A questo punto, l’uomo rivela in pieno la drammatica estensione del fenomeno di alienazione di cui si sente vittima e il suo ritornello diventa: «Dottore, non sento! Non sento niente…». Mi dice che il suo ritiro emotivo da se stesso e dalla vita reale è tale che gli manca completamente la sensazione di esistere, non ha nessun contatto con le proprie emozioni e vive se stesso come una macchina umana, un robot al quale comandare comportamenti e simulazioni. Ora si rende lucidamente conto delle proprie strategie. Per esempio, ha imparato a “guardare gli altri” e ad adeguarsi alle diverse situazioni, imitandoli: se le persone ridono, ride anche lui, se sono tristi, finge la tristezza, ecc.

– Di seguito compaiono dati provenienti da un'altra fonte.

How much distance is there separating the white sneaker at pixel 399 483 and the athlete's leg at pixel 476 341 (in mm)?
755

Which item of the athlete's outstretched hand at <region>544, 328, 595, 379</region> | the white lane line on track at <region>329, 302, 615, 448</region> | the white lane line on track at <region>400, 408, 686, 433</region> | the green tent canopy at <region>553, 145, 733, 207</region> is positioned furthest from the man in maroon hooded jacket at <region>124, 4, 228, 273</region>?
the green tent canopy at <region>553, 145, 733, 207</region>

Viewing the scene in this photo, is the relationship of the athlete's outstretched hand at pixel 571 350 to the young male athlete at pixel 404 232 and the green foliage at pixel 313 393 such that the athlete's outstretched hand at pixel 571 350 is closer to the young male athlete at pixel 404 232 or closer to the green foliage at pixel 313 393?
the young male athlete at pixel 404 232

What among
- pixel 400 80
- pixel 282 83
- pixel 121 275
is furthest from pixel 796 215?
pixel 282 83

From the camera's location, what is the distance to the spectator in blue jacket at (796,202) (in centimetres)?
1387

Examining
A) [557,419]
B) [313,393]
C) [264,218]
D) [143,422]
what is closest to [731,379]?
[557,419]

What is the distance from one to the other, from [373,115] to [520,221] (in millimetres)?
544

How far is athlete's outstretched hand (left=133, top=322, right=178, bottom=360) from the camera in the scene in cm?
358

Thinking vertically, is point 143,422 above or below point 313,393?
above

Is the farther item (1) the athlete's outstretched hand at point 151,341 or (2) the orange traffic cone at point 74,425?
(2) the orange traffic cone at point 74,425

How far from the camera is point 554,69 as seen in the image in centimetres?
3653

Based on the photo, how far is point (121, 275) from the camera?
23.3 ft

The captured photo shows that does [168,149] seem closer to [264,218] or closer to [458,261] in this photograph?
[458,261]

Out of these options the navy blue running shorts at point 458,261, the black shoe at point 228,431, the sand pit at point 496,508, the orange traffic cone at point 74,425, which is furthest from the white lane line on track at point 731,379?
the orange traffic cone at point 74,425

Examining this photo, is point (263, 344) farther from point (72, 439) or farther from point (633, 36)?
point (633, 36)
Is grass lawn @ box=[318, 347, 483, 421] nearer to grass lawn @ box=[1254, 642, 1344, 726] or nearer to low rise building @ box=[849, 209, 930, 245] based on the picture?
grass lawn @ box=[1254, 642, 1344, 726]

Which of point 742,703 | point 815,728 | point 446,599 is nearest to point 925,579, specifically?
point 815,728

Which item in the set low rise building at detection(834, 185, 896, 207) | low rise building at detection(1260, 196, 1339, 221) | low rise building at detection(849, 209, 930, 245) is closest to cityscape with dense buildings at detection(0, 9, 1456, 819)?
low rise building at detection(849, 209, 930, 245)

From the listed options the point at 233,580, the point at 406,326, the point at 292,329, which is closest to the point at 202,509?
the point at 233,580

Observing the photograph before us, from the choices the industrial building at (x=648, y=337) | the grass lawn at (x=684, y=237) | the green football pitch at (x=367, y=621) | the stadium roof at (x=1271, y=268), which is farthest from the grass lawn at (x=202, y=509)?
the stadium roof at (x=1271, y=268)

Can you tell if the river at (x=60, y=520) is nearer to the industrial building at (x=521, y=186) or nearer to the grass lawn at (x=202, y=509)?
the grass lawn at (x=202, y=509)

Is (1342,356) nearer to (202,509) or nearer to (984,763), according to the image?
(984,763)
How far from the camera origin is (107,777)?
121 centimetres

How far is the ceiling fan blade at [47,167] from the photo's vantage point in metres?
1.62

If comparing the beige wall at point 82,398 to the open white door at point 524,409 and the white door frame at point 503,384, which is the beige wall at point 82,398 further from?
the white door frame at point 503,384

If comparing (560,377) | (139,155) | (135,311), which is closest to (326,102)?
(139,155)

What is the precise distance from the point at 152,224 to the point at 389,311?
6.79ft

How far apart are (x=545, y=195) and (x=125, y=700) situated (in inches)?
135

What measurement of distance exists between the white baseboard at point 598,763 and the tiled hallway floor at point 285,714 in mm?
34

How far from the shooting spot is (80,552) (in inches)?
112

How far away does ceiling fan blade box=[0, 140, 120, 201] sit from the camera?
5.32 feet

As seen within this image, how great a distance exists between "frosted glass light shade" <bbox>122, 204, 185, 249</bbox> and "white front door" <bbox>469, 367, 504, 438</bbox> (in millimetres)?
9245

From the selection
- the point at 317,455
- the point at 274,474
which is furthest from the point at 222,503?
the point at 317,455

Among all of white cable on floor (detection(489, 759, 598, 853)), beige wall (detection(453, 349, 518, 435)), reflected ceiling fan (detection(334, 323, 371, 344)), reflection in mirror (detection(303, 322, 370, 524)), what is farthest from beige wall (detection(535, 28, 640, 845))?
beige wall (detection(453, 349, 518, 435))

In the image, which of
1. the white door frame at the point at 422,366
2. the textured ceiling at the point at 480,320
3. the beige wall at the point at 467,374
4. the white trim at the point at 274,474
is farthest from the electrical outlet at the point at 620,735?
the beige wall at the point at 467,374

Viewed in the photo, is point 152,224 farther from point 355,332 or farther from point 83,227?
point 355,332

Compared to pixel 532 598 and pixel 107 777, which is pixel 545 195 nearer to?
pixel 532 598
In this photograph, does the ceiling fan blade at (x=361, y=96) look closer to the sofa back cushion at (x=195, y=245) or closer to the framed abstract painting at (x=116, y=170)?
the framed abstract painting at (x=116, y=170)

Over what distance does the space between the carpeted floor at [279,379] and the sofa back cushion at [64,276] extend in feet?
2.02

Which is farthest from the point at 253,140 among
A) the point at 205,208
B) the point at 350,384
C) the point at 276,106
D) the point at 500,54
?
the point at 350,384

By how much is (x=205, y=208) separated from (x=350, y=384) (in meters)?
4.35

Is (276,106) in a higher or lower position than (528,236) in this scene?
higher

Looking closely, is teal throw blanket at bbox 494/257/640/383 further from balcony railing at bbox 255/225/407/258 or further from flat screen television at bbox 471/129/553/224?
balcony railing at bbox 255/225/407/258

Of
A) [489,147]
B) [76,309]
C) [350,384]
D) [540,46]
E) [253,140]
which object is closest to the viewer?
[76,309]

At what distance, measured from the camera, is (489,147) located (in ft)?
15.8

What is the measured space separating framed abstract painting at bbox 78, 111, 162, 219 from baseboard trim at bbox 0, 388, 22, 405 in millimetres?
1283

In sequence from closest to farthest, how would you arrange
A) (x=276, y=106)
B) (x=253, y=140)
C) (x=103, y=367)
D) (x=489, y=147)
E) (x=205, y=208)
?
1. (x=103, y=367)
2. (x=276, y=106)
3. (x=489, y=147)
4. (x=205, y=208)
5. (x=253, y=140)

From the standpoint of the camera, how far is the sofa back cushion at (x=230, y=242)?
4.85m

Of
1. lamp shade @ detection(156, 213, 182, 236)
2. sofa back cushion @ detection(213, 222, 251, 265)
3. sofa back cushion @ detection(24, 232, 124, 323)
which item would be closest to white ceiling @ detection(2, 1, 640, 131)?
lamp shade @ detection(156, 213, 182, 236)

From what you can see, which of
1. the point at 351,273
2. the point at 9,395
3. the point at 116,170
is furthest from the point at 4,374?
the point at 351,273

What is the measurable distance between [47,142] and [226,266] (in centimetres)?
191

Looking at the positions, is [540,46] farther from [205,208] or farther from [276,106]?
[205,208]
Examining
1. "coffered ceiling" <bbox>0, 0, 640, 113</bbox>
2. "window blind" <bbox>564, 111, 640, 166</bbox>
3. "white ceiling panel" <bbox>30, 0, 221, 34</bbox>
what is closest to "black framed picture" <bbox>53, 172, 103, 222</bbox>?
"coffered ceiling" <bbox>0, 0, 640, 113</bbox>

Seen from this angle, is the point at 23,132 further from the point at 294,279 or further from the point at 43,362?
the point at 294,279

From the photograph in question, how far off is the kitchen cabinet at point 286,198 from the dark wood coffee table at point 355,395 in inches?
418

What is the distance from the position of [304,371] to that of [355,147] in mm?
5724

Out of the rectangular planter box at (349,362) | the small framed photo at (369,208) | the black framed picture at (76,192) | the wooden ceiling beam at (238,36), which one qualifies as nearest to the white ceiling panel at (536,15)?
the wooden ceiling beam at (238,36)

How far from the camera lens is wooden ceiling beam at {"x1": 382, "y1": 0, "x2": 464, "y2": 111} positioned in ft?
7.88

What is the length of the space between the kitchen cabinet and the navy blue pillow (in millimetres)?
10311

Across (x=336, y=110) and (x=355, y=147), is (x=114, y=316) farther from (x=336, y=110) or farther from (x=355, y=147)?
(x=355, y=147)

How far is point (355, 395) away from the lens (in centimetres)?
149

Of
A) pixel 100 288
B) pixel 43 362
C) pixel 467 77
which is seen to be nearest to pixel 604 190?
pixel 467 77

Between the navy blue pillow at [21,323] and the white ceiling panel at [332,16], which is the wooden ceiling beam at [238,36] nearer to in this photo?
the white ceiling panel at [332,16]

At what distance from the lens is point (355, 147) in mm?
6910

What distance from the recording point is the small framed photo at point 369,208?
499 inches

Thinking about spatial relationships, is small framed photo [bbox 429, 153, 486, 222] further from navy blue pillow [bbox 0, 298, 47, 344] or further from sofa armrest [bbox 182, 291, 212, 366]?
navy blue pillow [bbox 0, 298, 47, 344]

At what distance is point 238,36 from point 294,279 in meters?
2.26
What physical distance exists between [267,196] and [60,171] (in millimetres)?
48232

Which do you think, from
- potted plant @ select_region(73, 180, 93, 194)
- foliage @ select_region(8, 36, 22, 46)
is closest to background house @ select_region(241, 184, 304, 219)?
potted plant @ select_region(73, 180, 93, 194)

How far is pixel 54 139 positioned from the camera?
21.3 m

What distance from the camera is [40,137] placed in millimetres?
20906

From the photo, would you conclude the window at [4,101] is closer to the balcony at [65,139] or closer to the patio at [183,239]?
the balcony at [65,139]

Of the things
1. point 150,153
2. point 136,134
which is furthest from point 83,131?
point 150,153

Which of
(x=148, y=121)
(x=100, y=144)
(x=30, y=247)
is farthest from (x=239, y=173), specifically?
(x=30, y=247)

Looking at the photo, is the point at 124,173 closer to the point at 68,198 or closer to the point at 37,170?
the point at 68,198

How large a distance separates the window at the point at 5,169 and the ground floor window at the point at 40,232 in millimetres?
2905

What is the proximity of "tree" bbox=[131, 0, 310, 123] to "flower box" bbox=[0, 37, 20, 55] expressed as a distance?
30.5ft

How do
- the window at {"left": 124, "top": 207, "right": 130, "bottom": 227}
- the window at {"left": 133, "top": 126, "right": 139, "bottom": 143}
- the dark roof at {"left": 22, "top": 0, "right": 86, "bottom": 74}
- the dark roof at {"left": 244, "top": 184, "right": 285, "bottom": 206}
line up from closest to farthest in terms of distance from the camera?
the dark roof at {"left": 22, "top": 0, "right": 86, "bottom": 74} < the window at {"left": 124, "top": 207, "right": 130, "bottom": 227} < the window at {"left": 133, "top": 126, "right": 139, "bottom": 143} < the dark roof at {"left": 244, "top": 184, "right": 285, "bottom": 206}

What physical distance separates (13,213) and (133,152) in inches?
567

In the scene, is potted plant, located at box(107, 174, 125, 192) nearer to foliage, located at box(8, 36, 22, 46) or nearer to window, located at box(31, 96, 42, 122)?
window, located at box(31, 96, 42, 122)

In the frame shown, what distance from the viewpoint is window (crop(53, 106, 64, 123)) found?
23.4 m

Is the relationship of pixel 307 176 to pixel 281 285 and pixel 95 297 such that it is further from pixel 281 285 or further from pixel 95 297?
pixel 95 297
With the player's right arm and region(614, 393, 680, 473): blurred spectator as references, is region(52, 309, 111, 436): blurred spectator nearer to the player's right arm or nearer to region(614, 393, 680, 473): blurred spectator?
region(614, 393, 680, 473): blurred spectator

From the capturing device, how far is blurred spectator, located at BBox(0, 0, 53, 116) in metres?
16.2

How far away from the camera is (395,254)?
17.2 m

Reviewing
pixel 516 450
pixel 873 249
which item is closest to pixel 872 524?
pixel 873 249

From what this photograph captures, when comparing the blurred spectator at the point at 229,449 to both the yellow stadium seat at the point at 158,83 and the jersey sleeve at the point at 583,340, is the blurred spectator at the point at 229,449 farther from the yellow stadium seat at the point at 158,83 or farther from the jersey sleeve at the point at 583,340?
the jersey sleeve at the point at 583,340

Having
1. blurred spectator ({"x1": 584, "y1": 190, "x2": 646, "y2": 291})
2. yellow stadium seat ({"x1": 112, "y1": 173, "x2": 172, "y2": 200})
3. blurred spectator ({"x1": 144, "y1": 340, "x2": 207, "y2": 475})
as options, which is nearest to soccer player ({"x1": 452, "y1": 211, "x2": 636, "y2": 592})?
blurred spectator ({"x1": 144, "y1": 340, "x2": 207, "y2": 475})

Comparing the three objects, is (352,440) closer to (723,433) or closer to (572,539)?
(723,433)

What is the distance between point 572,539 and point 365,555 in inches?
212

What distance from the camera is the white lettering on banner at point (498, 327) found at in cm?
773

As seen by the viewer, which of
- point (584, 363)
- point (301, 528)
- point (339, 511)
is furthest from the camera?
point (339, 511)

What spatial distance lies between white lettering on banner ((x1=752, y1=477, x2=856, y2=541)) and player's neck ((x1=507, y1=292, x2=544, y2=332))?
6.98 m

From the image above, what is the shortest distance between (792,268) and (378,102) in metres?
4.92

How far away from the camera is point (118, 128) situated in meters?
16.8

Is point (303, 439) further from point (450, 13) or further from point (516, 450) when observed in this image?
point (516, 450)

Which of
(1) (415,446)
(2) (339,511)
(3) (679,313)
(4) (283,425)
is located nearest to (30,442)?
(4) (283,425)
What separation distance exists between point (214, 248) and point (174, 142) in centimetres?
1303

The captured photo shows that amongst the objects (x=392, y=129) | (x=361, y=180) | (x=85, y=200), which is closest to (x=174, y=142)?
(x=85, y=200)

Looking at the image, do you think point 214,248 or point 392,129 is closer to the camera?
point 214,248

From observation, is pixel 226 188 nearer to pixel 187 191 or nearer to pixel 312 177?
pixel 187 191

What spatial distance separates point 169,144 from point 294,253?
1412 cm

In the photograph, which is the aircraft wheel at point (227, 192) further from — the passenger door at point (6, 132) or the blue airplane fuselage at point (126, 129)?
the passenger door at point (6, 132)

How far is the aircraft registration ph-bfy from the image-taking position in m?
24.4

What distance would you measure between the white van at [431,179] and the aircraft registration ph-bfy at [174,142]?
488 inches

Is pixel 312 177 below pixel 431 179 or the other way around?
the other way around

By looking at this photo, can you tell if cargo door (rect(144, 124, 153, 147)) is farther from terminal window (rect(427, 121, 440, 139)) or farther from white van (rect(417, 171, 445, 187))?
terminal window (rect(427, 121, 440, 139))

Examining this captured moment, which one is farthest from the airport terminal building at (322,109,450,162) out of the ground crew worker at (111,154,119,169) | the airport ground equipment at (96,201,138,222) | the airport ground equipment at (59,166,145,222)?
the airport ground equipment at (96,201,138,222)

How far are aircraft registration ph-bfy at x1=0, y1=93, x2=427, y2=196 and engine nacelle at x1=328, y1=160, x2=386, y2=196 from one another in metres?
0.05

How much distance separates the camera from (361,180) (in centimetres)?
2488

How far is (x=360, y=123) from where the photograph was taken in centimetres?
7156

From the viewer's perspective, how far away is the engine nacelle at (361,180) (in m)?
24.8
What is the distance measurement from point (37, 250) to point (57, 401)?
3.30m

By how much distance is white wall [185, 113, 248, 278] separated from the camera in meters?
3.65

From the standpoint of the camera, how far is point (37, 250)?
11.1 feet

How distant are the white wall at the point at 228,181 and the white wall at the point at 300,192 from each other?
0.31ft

Dopo aver messo a fuoco così impietosamente il proprio totale vuoto interiore, cominciò con la serie dei tentati suicidi. Il primo fu tramite l’assunzione di un’ingente dose di psicofarmaci. Viveva da solo e dovetti intervenire io a salvarlo. Il seguito fu caratterizzato da una serie di ricoveri e nuovi tentativi: con il tubo di scappamento, con l’accetta, strangolandosi, tagliandosi le vene… Dopo ogni nuovo ricovero in Psichiatria, la sua condizione psicologica appariva peggiore di quella precedente e la madre – che, a partire dal primo tentativo, si era trasferita nella casa del figlio – prese la coraggiosa decisione di non ricoverarlo più. Durante le sedute, alle quali veniva regolarmente, Frank era per lo più taciturno e sottilmente ostile. Si lamentava costantemente del fatto di “non sentire” e mi spiegò che soltanto quando progettava un suicidio e faceva i preparativi per togliersi la vita riusciva a emozionarsi un poco e a sentirsi quasi vivo. Aveva sviluppato una sorta di paradossale dipendenza emotiva dal suicidio: togliersi la vita era l’unico progetto plausibile e l’unico modo per dare un po’ di senso alla propria vita. Ricordo di essermi sentito piuttosto provato dalla situazione: ero costantemente in allarme e dormivo male, vicino al cellulare sempre acceso. Non c’erano segnali di miglioramento, nonostante la regolarità delle sedute, e non avevo idea di come le cose sarebbero andate a finire.
A questo punto, dopo lunga preparazione, avvenne l’episodio drammatico che dette una svolta alla terapia. Un bel giorno, Frank entrò puntualmente alla sua ora e si diresse meccanicamente verso la sua poltrona. Anch’io mi stavo dirigendo verso il mio solito posto quando, alle spalle dell’uomo, sbucò improvvisamente la madre, che si era introdotta nello studio come la sua ombra. Non mi ero affatto accorto di lei e la sua improvvisa apparizione mi fece l’effetto che la donna si fosse materializzata dal nulla. La madre si precipitò sul figlio, e, quasi gridando, ripeté più volte: «Fallo vedere, fallo vedere al dottore!». Così dicendo, gli afferrò un polso e sollevò con decisione la manica. È qui che mancano le parole per descrivere ciò che io vidi in quel momento.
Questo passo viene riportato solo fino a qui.